Records are made to be broken. And these days, sailing records are shattering faster than plates at a Greek wedding — everywhere but locally. In compiling our every-five-years look at sailing speed records near and far, we note that everything from round-the-world to transatlantic to fastest ‘any craft’ (a sailboarder in the French trench hit 49.09 knots just a week ago) have all tumbled in just the last few years, while only two local sailing record have fallen in — gasp — the last 10 years! A tip of the hat in that direction to Mark Jones’ TP 52 Flash, which set the new elapsed time record for the Spinnaker Cup (San Francisco to Monterey) in 2004, and Peter Stoneberg’s chartered ProSail 40 cat Tuki, which set a new Jazz Cup record in 2005.

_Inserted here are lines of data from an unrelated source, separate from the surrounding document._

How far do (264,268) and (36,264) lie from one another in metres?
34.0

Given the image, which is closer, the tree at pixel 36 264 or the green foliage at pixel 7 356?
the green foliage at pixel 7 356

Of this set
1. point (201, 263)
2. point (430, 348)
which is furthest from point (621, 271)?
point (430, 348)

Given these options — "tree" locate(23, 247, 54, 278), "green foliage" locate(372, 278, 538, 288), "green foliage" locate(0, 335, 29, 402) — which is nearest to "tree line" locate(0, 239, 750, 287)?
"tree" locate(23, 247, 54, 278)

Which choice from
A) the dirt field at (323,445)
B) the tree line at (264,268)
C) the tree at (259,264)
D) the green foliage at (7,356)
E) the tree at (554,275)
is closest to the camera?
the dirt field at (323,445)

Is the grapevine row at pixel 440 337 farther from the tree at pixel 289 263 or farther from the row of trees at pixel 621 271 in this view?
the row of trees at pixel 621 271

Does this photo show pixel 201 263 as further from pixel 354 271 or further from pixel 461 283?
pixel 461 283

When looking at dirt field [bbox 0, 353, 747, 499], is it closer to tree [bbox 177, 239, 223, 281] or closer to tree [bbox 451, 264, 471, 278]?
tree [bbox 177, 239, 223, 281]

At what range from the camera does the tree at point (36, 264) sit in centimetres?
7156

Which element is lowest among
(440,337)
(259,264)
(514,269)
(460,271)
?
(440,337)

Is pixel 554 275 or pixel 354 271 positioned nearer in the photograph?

Yes, we know it hasn’t been that windy for some local events in the last few years — and no, we haven’t received updates or confirmation for every local event yet. But from the look of things so far, the record setters of the mid-1990s still rule the Bay — boats like Serge Pond’s 32-ft catamaran Rocket 88 (fastest Silver Eagle [‘95], Delta Ditch Run [’98] and Three Bridge Fiasco [‘96]), Tom Blackaller’s old ProSail 40 Tom Cat — sailed by Zan Drejes and Jack Halterman — (Doublehanded Farallones multihull and overall record, set in ’92), Paul Simonsen’s SC 70 Mongoose (Doublehanded Farallones monohull record, also in ‘92), Steve Fossett’s 60-ft trimaran Lakota (‘97 Windjammers) . . . and — hold on to your wizard hats — Merlin still holds the monohull Windjammers record, which she set under Donn Campion in 1983. That’s 25 years, folks!